• [Passage shown]
'''
# Predicting Student Alcohol Consumption

## Basic Info
Title: Predicting Student Alcohol Consumption

Group Members:

Elizabeth Armstrong  
elizabeth.armstrong@chemeng.utah.edu  
u0726588  

Nipun Gunawardena  
1.nipun@gmail.com  
u0624269  

Karen DeMille   
karen.demille@utah.edu   
u0787257    

## Background and Motivation
As recommended in class, our first goal was to find a dataset that was easily accessible but interesting. In the UCI Machine Learning Repository, we found a dataset describing high school student alcohol consumption. This is a potentially interesting dataset for several reasons. Underage drinking is a health problem, and understanding it better can lead to better treatment. As an alternate conclusion, rehabilitation efforts can be better focused if drinking isn't a large problem. Additionally, it would be interesting to see how alcohol consumption correlates with socioeconomic and educational factors. Finally, it would be very informative if we could find another dataset to compare with. If student alcohol consumption correlates well with general population alcohol consumption, future health problems can be prevented.

All the members of our group are engineers. While this topic doesn't really relate to any of our research topics, this project gives us the opportunity to work with human-oriented data, something that is sometimes lacking in our field. Ultimately, determining what factors lead to alcohol consumption can help policymakers come to better decisions.

## Project Objectives
This project will have two main objectives: General data exploration and alcoholism tendency prediction. General data exploration will let us find factors that are important to alcohol consumption in students, and any other interesting information. Developing a tool to predict alcohol consumption will be a proof of concept that could be used by future institutions. These objectives can be completed with the current tools and data we have access to. However, if we can find or gather more alcohol consumption data, we would like to also see how the existing dataset matches the new one. This extra data can also be used to test our predictive tool. Since our dataset is already quite clean, we are planning on spending most of our time on analysis, though this might change if we find a new dataset to work with. 

## Data

We plan to use the data folder for the Student Alcohol Consumption Data Set from the UCI Machine Learning Repository. This webpage can be accessed at http://archive.ics.uci.edu/ml/datasets/STUDENT+ALCOHOL+CONSUMPTION. Datasets for attributes of high school students in a math course and a Portuguese language course can be downloaded as CSV files, which are part of a compressed folder accessed through the Data Folder link or directly from http://archive.ics.uci.edu/ml/machine-learning-databases/00356/. This data has been downloaded and included in the same folder as the Jupyter notebook to allow for easy access and importing. The file is read and printed below using pandas. The data attributes are separated by semicolons, making “;” the delimiter.
'''
• [Stored data]
'''
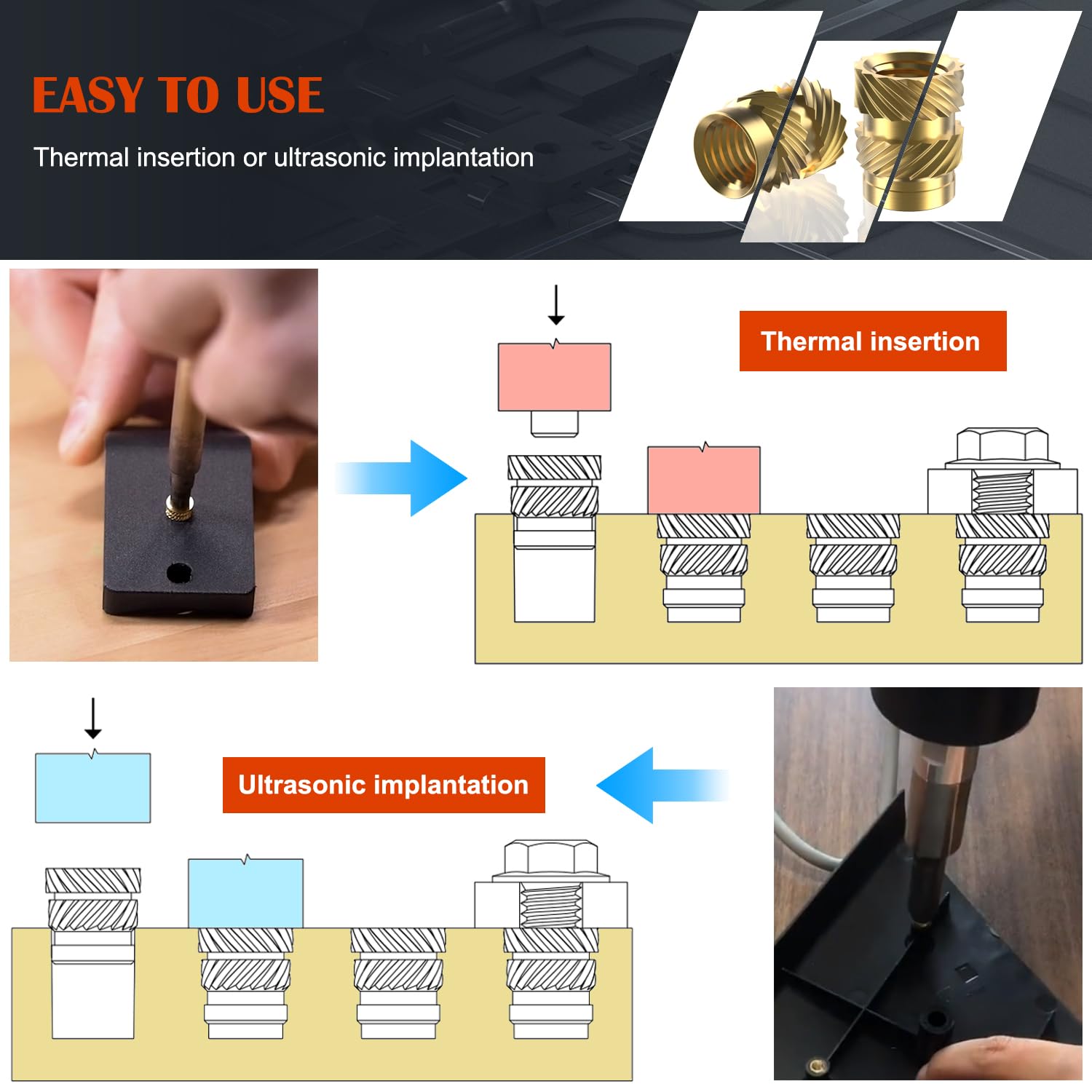 EASY TO USE

Thermal insertion or ultrasonic implantation

Thermal insertion

Ultrasonic implantation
'''
• [Exercise 1] In the proposal, which repository held the dataset the group found?
• [Exercise 2] Reproduce the proposal's words from "## Background and" down to "can be prevented.".
The data has no connection to the proposal.

• [Task response 1] The UCI Machine Learning Repository.

• [Task response 2]
## Background and Motivation
As recommended in class, our first goal was to find a dataset that was easily accessible but interesting. In the UCI Machine Learning Repository, we found a dataset describing high school student alcohol consumption. This is a potentially interesting dataset for several reasons. Underage drinking is a health problem, and understanding it better can lead to better treatment. As an alternate conclusion, rehabilitation efforts can be better focused if drinking isn't a large problem. Additionally, it would be interesting to see how alcohol consumption correlates with socioeconomic and educational factors. Finally, it would be very informative if we could find another dataset to compare with. If student alcohol consumption correlates well with general population alcohol consumption, future health problems can be prevented.